Frankie Fidler

No. 23 – Rīgas Zeļļi
- Position: Small forward
- League: LEBL ENBL

Personal information
- Born: April 25, 2003 (age 22) Bellevue, Nebraska, U.S.
- Listed height: 6 ft 7 in (2.01 m)
- Listed weight: 217 lb (98 kg)

Career information
- High school: Bellevue West High School (Bellevue, Nebraska)
- College: Omaha (2021-24) Michigan State (2024-25)
- NBA draft: 2025: undrafted
- Playing career: 2025–present

Career history
- 2025-present: Rīgas Zeļļi

= Frankie Fidler =

American basketball player (born 2003)

Frankie William Fidler (born April 25, 2003) is an American professional basketball player for Rīgas Zeļļi of the Latvian-Estonian Basketball League and European North Basketball League.

==College career==
Spent three years at Omaha and was named First Team All-Summit Conference in 2023-24 after averaging 20.1 points per game, 6.3 rebounds and 2.6 assists per game.

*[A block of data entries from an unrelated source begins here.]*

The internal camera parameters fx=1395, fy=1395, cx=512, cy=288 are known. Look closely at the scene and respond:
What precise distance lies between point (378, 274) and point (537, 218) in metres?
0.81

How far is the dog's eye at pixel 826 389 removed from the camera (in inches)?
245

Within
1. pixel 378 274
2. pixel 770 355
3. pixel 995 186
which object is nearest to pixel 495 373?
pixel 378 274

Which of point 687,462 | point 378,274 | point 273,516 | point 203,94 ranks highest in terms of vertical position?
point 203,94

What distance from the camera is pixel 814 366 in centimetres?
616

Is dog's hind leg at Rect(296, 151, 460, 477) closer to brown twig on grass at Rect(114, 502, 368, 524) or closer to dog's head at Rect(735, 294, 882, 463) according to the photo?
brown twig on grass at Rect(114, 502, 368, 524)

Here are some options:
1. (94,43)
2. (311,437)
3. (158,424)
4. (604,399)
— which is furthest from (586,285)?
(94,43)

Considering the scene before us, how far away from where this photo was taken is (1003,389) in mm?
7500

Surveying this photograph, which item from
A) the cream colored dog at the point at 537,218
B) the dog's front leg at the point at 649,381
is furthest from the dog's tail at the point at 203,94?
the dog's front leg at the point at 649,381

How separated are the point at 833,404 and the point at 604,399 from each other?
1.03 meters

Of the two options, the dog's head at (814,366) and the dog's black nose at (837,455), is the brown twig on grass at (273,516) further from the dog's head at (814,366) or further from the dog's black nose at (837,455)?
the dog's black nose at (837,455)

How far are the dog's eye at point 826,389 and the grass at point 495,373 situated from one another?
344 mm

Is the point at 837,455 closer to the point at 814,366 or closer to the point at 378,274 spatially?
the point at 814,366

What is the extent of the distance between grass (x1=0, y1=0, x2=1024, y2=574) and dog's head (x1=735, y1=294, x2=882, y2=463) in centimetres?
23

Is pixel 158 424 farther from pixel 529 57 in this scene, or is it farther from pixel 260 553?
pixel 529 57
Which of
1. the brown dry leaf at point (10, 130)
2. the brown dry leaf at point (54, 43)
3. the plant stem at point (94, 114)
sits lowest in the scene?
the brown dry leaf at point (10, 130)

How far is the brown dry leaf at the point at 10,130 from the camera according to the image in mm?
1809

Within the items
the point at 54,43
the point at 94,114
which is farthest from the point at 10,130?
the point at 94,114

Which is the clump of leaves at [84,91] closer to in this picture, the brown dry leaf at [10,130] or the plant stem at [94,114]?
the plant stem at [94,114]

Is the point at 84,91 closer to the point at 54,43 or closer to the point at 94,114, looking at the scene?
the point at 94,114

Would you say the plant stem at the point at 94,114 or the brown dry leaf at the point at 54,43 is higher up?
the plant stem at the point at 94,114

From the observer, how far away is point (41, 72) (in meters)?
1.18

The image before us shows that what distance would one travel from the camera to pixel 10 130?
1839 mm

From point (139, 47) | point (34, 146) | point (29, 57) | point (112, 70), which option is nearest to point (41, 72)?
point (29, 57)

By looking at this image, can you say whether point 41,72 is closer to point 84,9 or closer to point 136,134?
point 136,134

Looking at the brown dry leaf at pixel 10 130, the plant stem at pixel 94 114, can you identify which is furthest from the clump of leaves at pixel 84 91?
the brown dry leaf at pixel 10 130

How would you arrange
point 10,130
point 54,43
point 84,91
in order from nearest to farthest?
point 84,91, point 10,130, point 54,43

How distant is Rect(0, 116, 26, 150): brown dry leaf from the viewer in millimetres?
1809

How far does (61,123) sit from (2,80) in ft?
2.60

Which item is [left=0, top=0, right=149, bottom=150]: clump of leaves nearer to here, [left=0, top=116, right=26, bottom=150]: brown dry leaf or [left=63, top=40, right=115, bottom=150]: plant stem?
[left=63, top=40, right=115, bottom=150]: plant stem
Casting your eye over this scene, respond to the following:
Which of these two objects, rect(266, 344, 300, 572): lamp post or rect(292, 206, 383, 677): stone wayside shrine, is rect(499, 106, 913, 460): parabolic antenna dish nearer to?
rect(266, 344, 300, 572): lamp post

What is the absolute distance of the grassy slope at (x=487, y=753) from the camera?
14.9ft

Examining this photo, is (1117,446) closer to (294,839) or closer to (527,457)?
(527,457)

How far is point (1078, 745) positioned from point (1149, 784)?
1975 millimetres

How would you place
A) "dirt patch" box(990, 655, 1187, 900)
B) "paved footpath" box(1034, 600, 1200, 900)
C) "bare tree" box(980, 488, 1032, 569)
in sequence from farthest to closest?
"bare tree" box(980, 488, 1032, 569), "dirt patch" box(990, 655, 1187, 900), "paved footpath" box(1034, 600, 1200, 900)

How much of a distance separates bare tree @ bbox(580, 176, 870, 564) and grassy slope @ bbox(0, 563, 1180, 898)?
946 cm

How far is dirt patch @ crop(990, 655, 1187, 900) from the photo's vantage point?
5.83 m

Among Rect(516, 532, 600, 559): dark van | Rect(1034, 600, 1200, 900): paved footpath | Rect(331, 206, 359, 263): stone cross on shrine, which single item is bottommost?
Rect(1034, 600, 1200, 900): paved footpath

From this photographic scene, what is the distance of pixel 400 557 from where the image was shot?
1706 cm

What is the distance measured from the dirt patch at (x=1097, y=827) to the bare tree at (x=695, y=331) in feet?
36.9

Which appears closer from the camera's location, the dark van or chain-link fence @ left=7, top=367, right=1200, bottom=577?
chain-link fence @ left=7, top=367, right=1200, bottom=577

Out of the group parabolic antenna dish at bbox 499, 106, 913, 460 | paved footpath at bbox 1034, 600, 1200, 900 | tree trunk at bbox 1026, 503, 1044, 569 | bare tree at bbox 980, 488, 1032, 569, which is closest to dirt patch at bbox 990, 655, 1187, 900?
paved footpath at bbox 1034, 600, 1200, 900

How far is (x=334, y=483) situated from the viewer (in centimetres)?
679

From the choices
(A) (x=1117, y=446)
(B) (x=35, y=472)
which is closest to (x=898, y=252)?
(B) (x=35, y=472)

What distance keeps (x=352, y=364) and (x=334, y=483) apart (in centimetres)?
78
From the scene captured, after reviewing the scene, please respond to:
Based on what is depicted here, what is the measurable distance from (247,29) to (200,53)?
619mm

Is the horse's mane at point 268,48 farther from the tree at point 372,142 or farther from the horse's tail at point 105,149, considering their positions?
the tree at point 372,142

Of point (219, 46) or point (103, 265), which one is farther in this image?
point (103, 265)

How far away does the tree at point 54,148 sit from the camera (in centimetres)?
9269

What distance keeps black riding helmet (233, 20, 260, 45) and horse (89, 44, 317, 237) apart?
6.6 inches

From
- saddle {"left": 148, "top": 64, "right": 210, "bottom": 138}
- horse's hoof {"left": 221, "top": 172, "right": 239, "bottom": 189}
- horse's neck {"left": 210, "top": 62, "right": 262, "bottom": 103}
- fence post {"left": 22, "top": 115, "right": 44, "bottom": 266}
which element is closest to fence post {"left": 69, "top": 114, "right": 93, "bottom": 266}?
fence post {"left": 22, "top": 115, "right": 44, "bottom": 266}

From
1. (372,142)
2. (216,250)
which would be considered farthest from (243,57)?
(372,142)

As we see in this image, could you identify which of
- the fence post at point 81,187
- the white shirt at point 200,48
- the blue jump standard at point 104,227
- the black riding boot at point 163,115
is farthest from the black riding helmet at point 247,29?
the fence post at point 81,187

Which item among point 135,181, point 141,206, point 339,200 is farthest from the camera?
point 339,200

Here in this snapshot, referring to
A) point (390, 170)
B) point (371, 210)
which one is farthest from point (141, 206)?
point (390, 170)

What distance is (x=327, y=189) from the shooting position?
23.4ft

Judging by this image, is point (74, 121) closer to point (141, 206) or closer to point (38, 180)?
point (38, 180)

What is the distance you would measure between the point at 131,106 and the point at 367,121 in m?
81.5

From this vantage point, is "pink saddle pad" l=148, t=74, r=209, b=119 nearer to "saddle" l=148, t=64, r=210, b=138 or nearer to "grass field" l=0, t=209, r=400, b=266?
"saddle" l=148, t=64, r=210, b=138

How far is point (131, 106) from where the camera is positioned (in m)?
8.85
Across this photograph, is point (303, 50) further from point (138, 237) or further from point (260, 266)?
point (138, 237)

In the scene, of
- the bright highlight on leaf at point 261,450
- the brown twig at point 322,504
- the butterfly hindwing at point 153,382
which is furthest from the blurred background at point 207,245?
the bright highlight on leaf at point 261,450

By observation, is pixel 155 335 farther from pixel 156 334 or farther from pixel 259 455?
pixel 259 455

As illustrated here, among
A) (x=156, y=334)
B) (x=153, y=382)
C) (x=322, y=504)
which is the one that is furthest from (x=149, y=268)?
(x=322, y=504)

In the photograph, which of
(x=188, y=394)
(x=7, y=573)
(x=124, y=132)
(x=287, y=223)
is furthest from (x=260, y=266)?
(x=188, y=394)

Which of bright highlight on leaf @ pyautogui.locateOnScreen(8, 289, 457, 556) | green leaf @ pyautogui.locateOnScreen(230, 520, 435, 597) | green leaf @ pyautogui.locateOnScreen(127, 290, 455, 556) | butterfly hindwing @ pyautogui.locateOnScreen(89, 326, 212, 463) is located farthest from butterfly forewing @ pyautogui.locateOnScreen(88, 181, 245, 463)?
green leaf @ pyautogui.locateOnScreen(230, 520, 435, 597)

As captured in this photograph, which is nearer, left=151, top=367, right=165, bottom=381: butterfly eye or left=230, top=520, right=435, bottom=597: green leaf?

In 2024 transferred to Michigan State. Appeared in all 37 games, starting seven times. Averaged 7.0 points per game, while adding 3.3 rebounds in 16.2 minutes per game.

==Professional career==
===Rīgas Zeļļi (2025–present)===
On August 19, 2025, Fidler signed with Rīgas Zeļļi to play in the Latvian-Estonian Basketball League and European North Basketball League.

==Personal life==
Frankie is the son of Chris and Sandy Fidler. He has a brother, Louis, and a sister, Ruby. Louis played basketball at Morningside University.